- [EXERCISE DESCRIPTION] Could you quote, word for word, the part of the passage on unemployment and growth that begins with "As a matter" and ends with "less and less?"?

- [DOCUMENT PASSAGE]
--- START ---

As a matter of fact, Keynes never advocated fiscal stimulus as a permanent measure, but only as a short-term device to escape a deflationary spiral. If deflation, or at least a non-growth economy, is to be permanent, then we need another kind of money system, one not based on interest-bearing debt. This is one of the primary themes of my book, Sacred Economics. Would non-growth really be that bad? Would it be so bad if we held consumption constant henceforward and worked less and less?

Until we have such a system, or unless I am wrong and there is still some new dimension of nature, culture, or relationship that can be turned into money, the unemployment problem will not go away. It can be alleviated in the long run only by a return to growth, which is one reason why every politician calls for growth, glorifies growth, and celebrates growth. If we are indeed nearing the end of growth, then, absent radical monetary reform, we are also in an era of high and growing unemployment. It is no accident, and no temporary glitch, that the unemployment rate is so high. It is symptomatic of a profound shift in human economy and our relationship to the planet.

Ultimately, we need to reframe the whole question of labor. Another word for unemployment, at least when it is distributed evenly and dissociated from economic survival, is “leisure”. if only money were not an issue, I am sure many working people would welcome a bit of unemployment. And better even than leisure would be the freedom to pursue our noblest and most generous impulses to heal the hurts of the planet and its people. The high unemployment rate is a harbinger of a transition in the nature of work.

--- END ---

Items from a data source
--- START ---

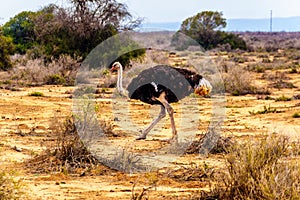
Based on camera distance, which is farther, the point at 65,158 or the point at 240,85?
the point at 240,85

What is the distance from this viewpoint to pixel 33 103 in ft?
45.6

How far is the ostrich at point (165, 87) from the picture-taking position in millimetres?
9641

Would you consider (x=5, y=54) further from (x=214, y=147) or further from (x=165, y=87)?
(x=214, y=147)

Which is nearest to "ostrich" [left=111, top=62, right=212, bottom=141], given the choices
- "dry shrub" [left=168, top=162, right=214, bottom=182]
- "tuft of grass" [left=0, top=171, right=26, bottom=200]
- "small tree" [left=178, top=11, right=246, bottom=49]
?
"dry shrub" [left=168, top=162, right=214, bottom=182]

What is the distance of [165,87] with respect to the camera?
968 centimetres

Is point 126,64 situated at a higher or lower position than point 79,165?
higher

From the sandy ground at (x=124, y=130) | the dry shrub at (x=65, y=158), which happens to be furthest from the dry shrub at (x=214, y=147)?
the dry shrub at (x=65, y=158)

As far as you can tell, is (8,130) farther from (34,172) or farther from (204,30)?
(204,30)

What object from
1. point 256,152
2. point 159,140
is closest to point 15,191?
point 256,152

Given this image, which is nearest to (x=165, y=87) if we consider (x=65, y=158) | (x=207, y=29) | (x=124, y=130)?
(x=124, y=130)

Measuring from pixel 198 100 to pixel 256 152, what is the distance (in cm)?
988

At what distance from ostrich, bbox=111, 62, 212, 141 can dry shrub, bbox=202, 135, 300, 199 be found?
384 cm

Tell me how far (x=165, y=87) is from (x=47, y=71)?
10220 mm

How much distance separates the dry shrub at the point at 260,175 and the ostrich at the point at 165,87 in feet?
12.6
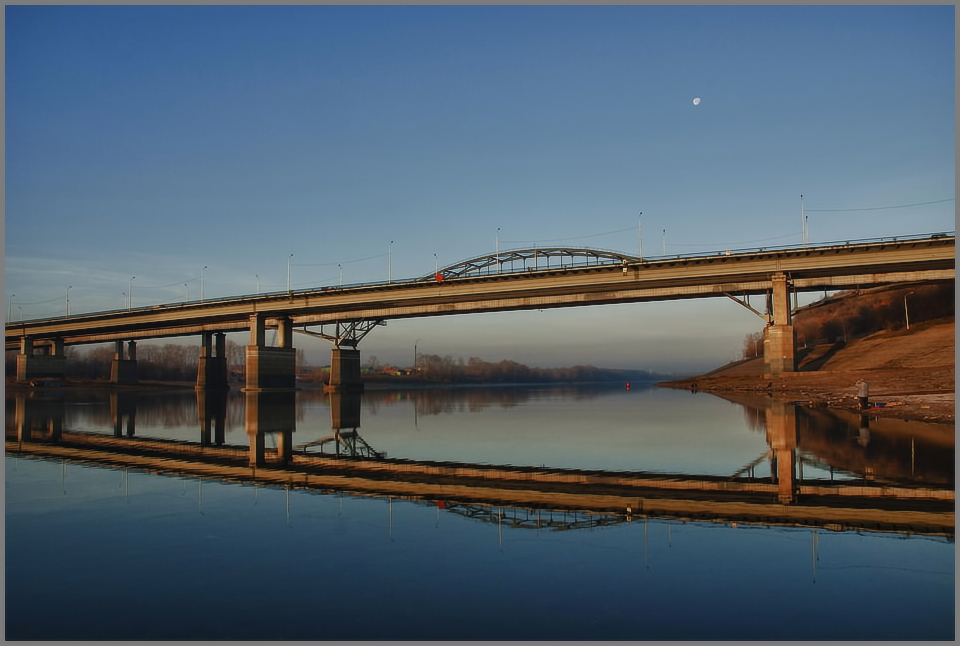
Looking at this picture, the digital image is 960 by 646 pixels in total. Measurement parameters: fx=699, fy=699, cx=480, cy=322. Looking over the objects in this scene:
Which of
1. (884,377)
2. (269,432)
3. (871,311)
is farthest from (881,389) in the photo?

--- END ---

- [SOLVED EXERCISE]
As a matter of fact, Keynes never advocated fiscal stimulus as a permanent measure, but only as a short-term device to escape a deflationary spiral. If deflation, or at least a non-growth economy, is to be permanent, then we need another kind of money system, one not based on interest-bearing debt. This is one of the primary themes of my book, Sacred Economics. Would non-growth really be that bad? Would it be so bad if we held consumption constant henceforward and worked less and less?